4-2. What procedures are carried out at the consultation?
A
discussion about your eyes takes place with the doctor and
the laser center’s staff. You will be asked questions
about your use of glasses and/or contact lenses, your
medical history, your family history, and your expectations
about what LASIK can accomplish. An examination of the eyes
takes place, and certain diagnostic tests are performed.
4-3. What is a refraction?
A
refraction determines your current, up-to-date, glasses
prescription. It is usually performed at the consultation.
Looking at letters through a device, known as a
“phoropter,” each eye is tested separately to
determine which lens, or combination of lenses, produces
the sharpest vision.
4-4. What is a “slit lamp exam?”
A slit lamp is a “biomicroscope.” It allows the
doctor to examine the eyes through some magnification,
usually about 2-1/2 times the true size. Many features, and
abnormalities, of the eye can be detected with the slit
lamp microscope.
4-6. Is
a glaucoma test performed at the consultation?
A
glaucoma test is performed. This test measures the pressure
within the eyes, the “intraocular pressure.” If
the pressure is elevated, some of the delicate structures
within the eye could be damaged. Glaucoma runs in families,
so if a parent, or a sibling, has it, you are at risk.

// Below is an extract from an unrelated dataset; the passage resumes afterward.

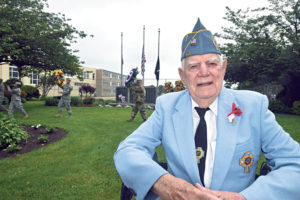 "Catholic War Veterans member Pete Johnson of Hicksville served with the U.S. Navy from 1948-52, spending time on the destroyer Myles C. Fox (""[Serial number] DDR-829,"" he quickly added). Behind him, members of the U.S. Army 333rd Military Police Brigade carry the wreaths from the Veterans Memorial Park to the post-parade ceremony. (Photo by Frank Rizzo)"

Glaucoma does not prevent you from having LASIK, but it is
an important screening test.
4-7. What other tests are performed?
Corneal
topography is an important diagnostic test, which evaluates
the anatomy of the cornea. It looks like a topographic map
of land. It maps the steep, flat, and irregular areas of
the cornea, and assigns a color scale to the different
elevations. The cornea has very subtle topographic
features, but they can be detected, and magnified by
topography.
4-8. How is the steepness of the cornea displayed on a
topographic map?
Usually, cool colors, like blues and greens, represent flat
areas of the cornea. Warm colors, like reds, browns, and
yellows, represent steep areas. In a normal cornea, the
center is slightly steep, and the periphery is slightly
flat. Any irregularities detected by topography might
indicate an abnormal cornea.
4-9.
What does astigmatism look like on corneal topography?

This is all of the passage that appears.